Data to use =
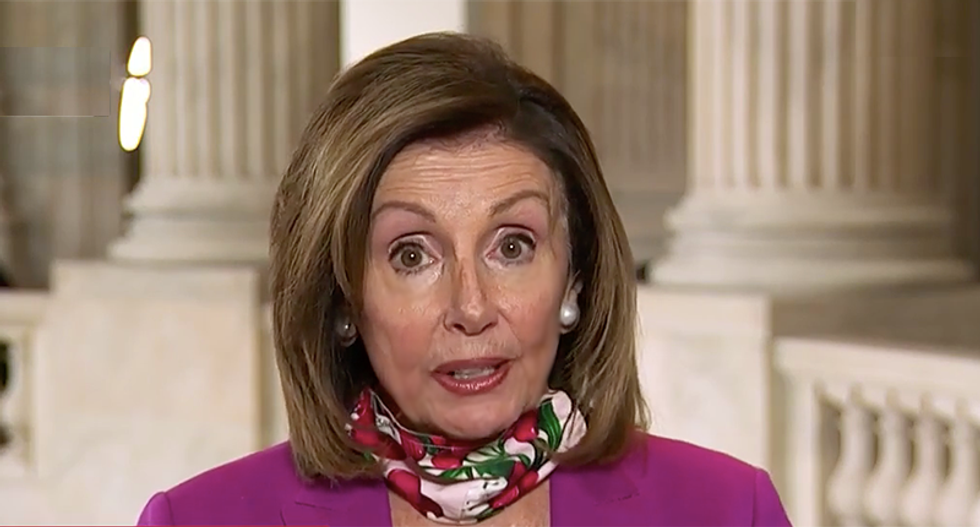 Nancy Pelosi attacks 'dangerous' McConnell for saying George Floyd policing bill is 'going nowhere'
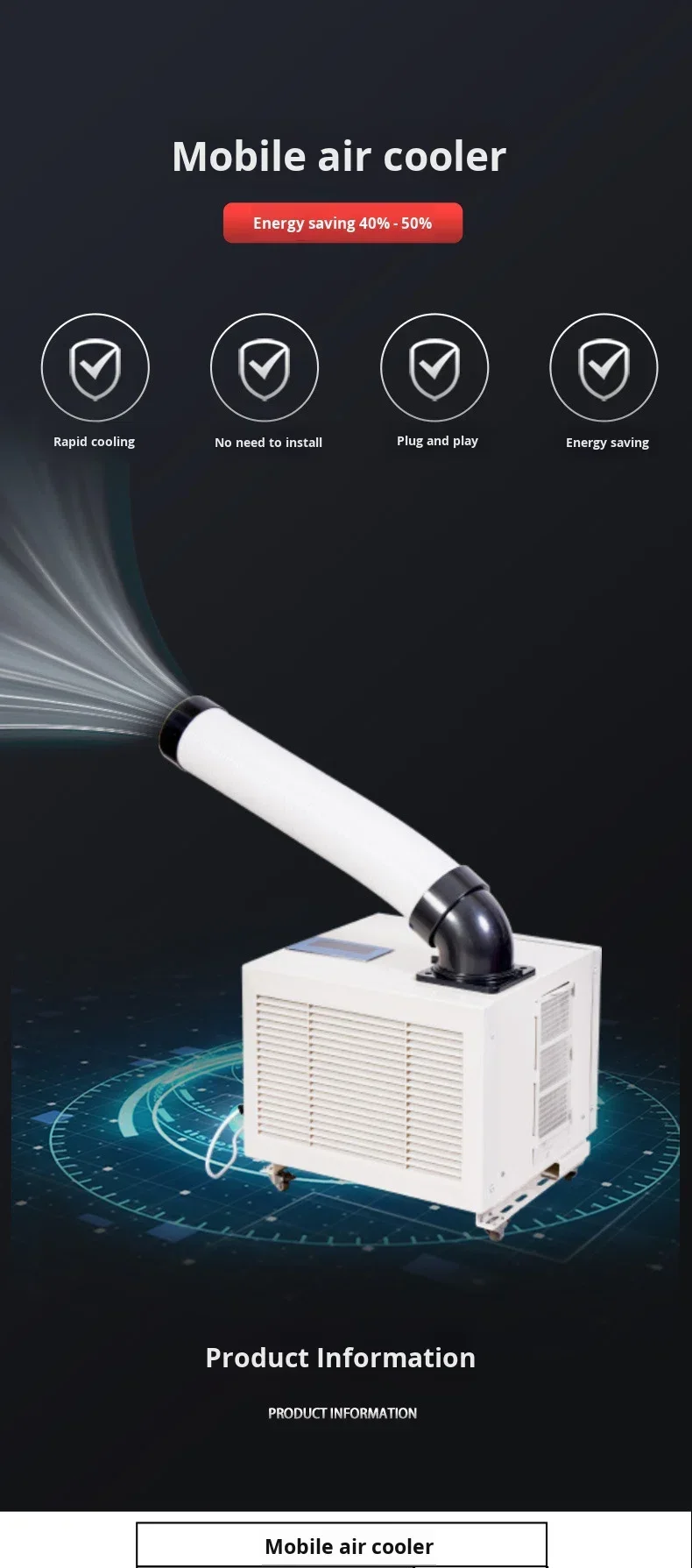 Industrial Air Cooler, R-410A - detail 8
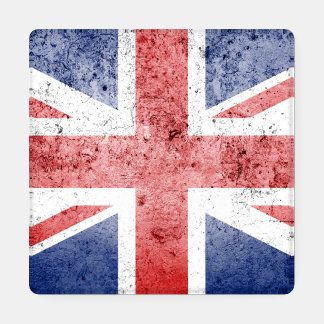 Distressed Union Flag Union Jack Coaster Set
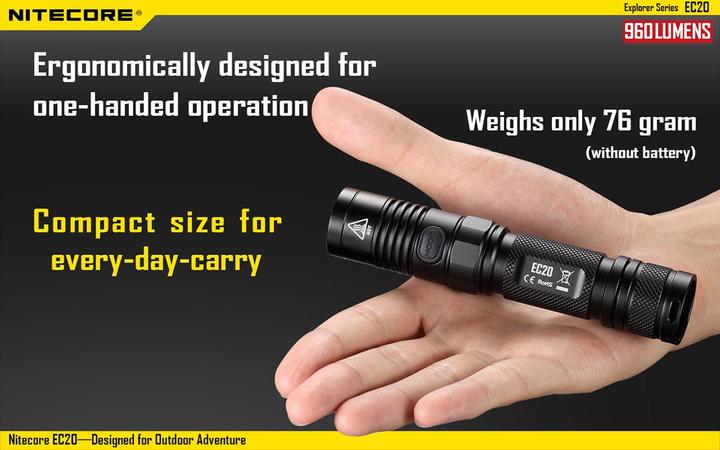 Immagine prodotto Nitecore Ec20 (12.80 cm, 960 lm)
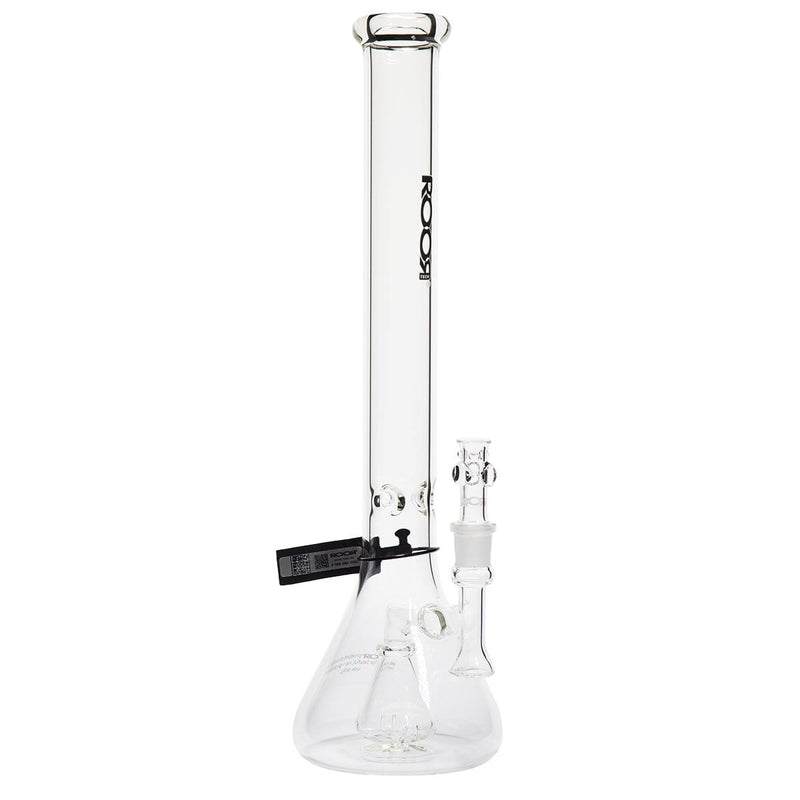 Roor Glass Bong ROOR Tech 18" 45mm Mini Fixed Beaker-White/Black Logo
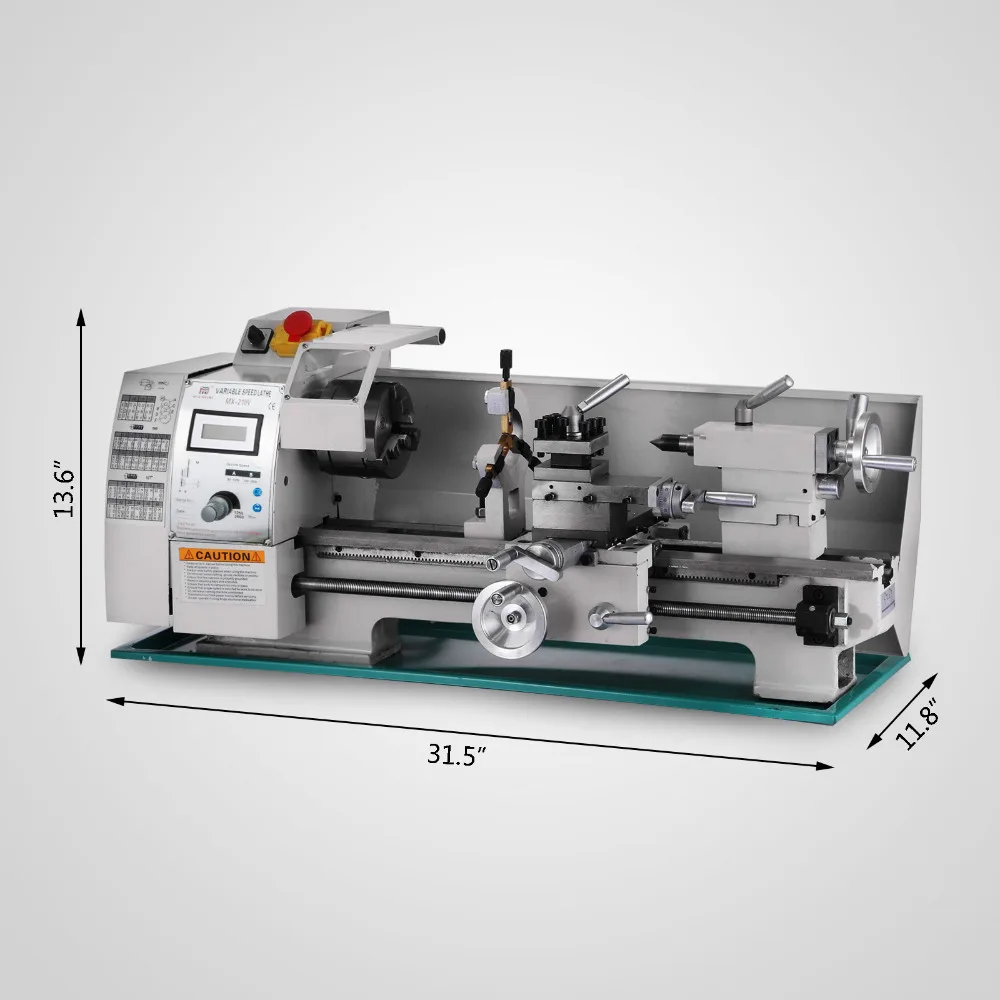 New 8x16 Inch 750W Metal Processing Variable Speed Lathe Metal Lathe with Tool Storage Box
New 8x16 Inch 750W Metal Processing Variable Speed Lathe Metal Lathe with Tool Storage Box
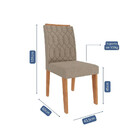 Conjunto De Jantar Mesa Ariela 130cm Com Tampo De Vidro 4 Cad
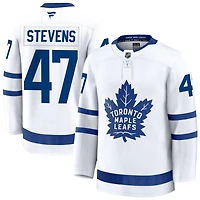 Sam Stevens Men's Fanatics White Toronto Maple Leafs Away Premium Custom Jersey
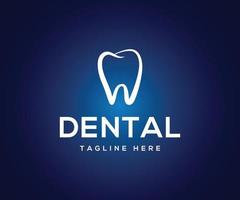 dental logotyp design, dental tand tandläkare logotyp. vektor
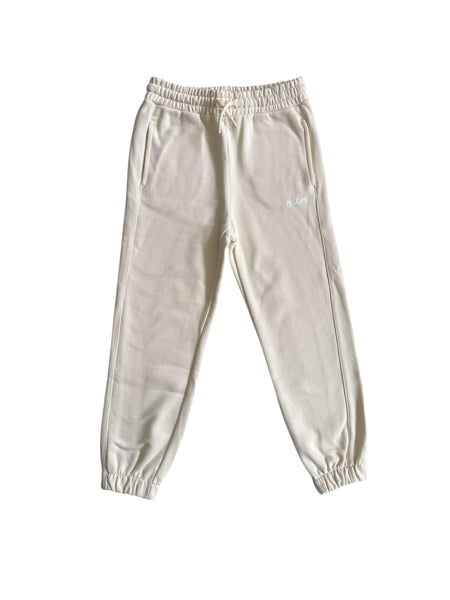 Pantalone in felpa panna con logo per bambini Msgm F5MSJUFP023 013 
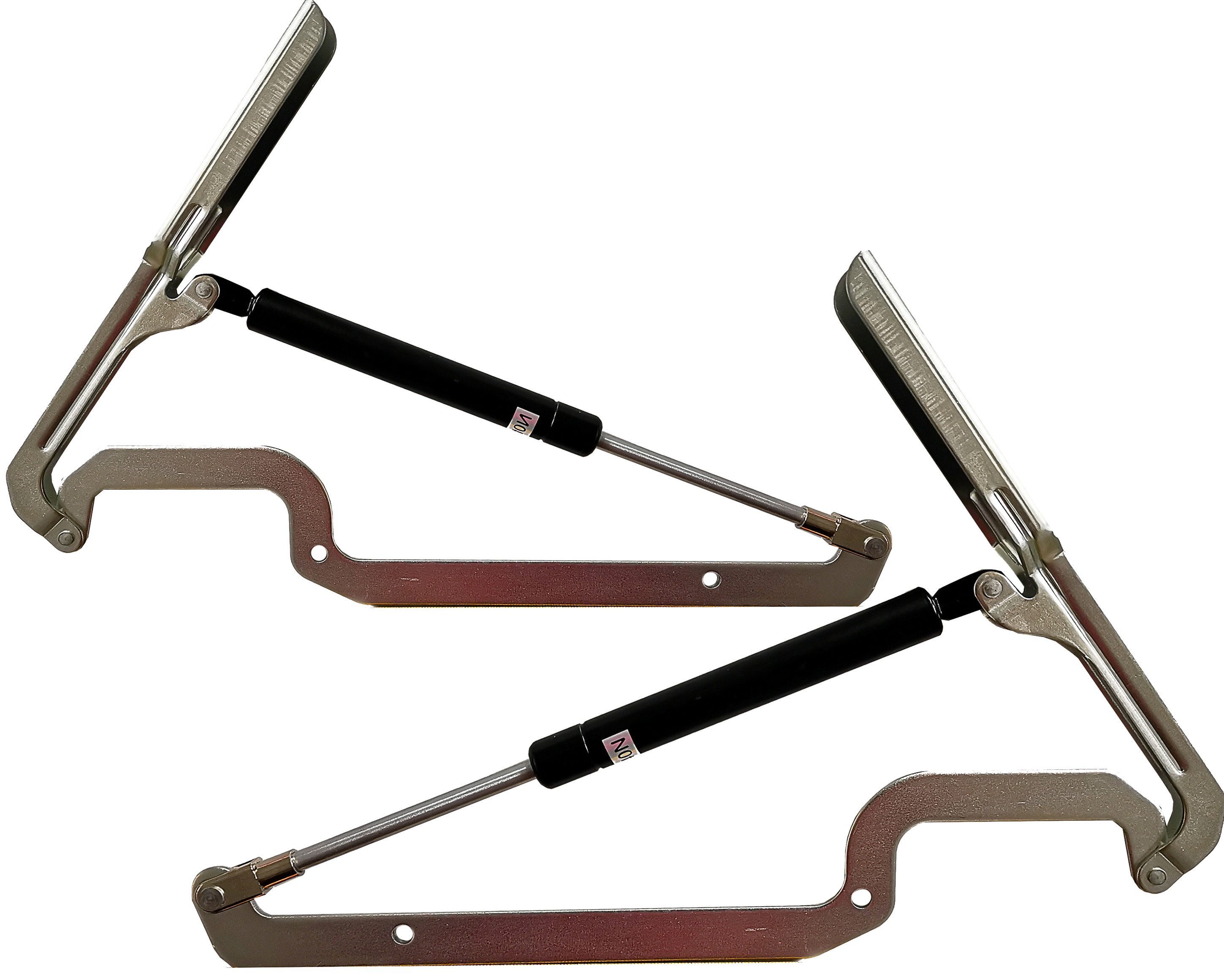 ONDIS24 Gasdruckregler 2x Gasdruckheber für Mülltonnenbox Keter Max, Arc, Ace, Elite Store, (2-St), Ersatzteil WLPS Gasdruckfeder 140N - Doppelpack 2er Set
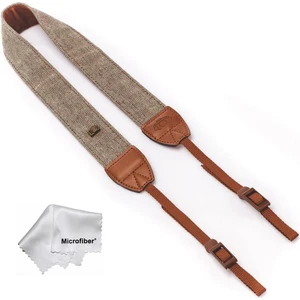 Tüm Dslr ve Aynasız Fotograf Makineleri Için Retro Vintage Kahveregi Omuz Boyun Askısı Neck Strap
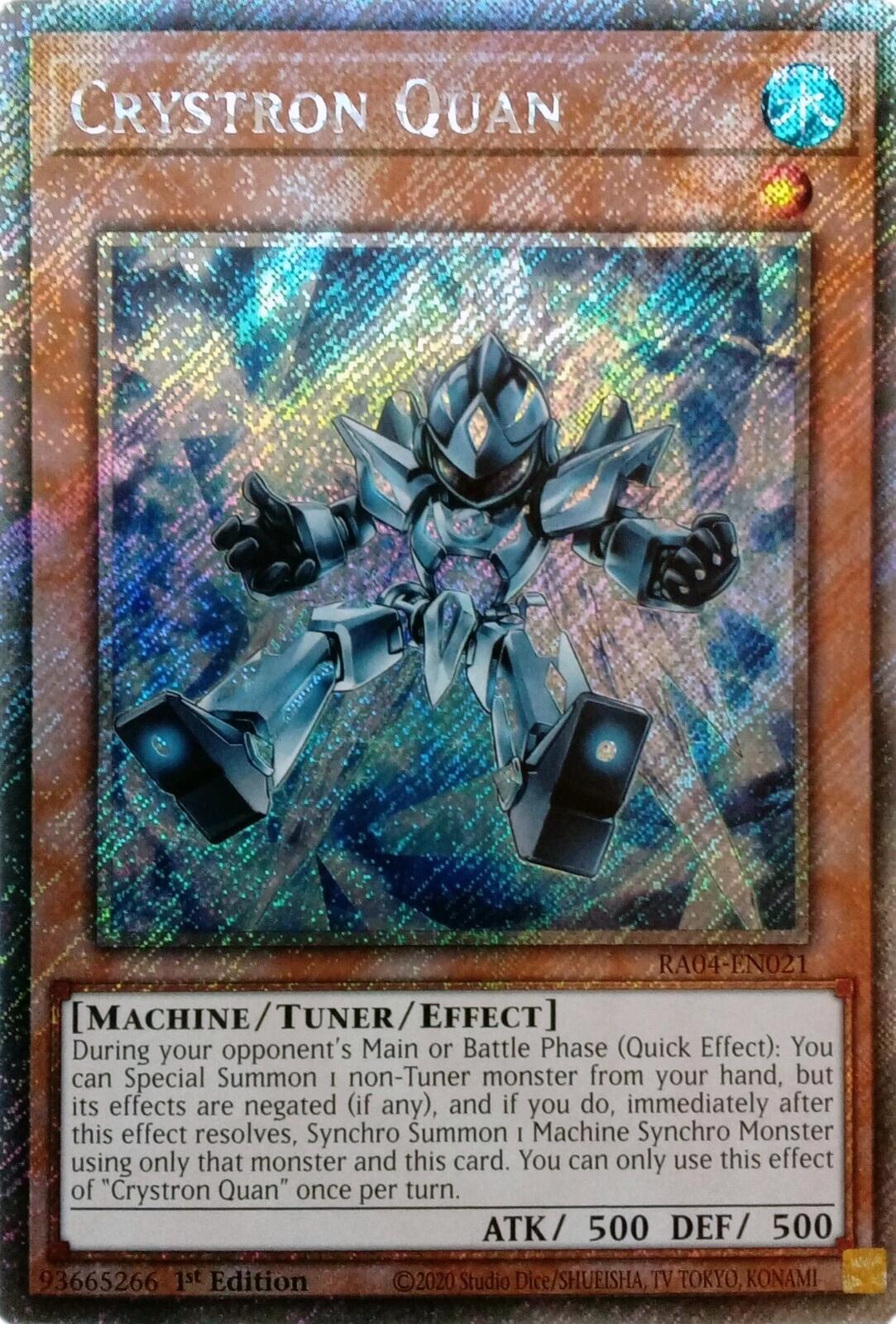 Crystron Quan [RA04-EN021] Platinum Secret Rare | Mega City Incorporated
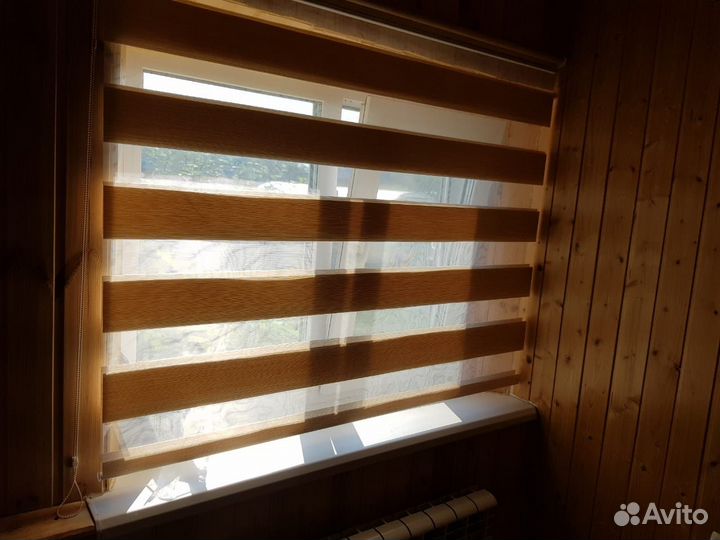 Рулонные шторы Зебра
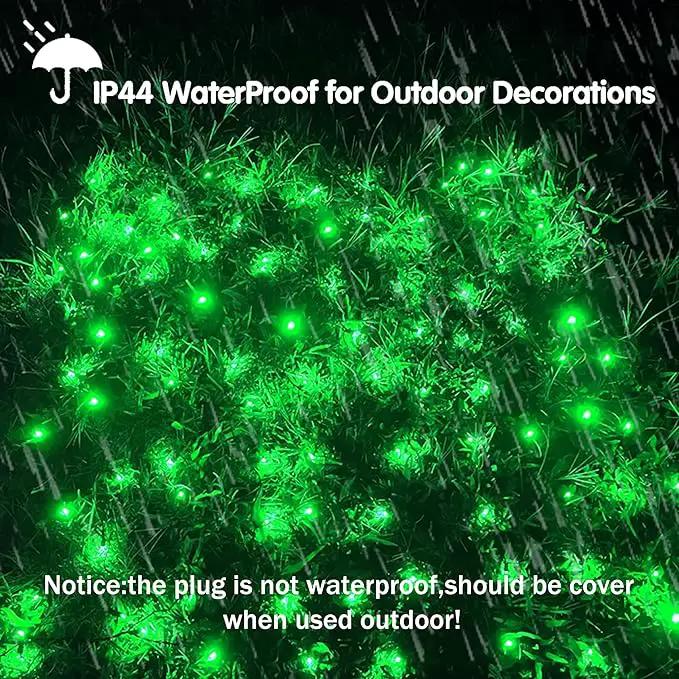 HISHINY Christmas Net Lights Outdoor, 5ftx5ft 100LED Green Wire, Connectable Bush Mesh Net Lights String for Christmas,St Patricks Party,Shrub,Yard,Tree (Green) by GreenHaven Gardens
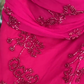 Vintage Charming Hot Pink Beaded Chiffon Long Prom Dress Party Dress SH4884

What is needed =
Reproduce every line of text in the data above verbatim, in the original order, leaving out the pictures.

Exercise output =
 Nancy Pelosi attacks 'dangerous' McConnell for saying George Floyd policing bill is 'going nowhere'
 Industrial Air Cooler, R-410A - detail 8
 Distressed Union Flag Union Jack Coaster Set
 Immagine prodotto Nitecore Ec20 (12.80 cm, 960 lm)
 Roor Glass Bong ROOR Tech 18" 45mm Mini Fixed Beaker-White/Black Logo
 New 8x16 Inch 750W Metal Processing Variable Speed Lathe Metal Lathe with Tool Storage Box
New 8x16 Inch 750W Metal Processing Variable Speed Lathe Metal Lathe with Tool Storage Box
 Conjunto De Jantar Mesa Ariela 130cm Com Tampo De Vidro 4 Cad
 Sam Stevens Men's Fanatics White Toronto Maple Leafs Away Premium Custom Jersey
 dental logotyp design, dental tand tandläkare logotyp. vektor
 Pantalone in felpa panna con logo per bambini Msgm F5MSJUFP023 013 
 ONDIS24 Gasdruckregler 2x Gasdruckheber für Mülltonnenbox Keter Max, Arc, Ace, Elite Store, (2-St), Ersatzteil WLPS Gasdruckfeder 140N - Doppelpack 2er Set
 Tüm Dslr ve Aynasız Fotograf Makineleri Için Retro Vintage Kahveregi Omuz Boyun Askısı Neck Strap
 Crystron Quan [RA04-EN021] Platinum Secret Rare | Mega City Incorporated
 Рулонные шторы Зебра
 HISHINY Christmas Net Lights Outdoor, 5ftx5ft 100LED Green Wire, Connectable Bush Mesh Net Lights String for Christmas,St Patricks Party,Shrub,Yard,Tree (Green) by GreenHaven Gardens
 Vintage Charming Hot Pink Beaded Chiffon Long Prom Dress Party Dress SH4884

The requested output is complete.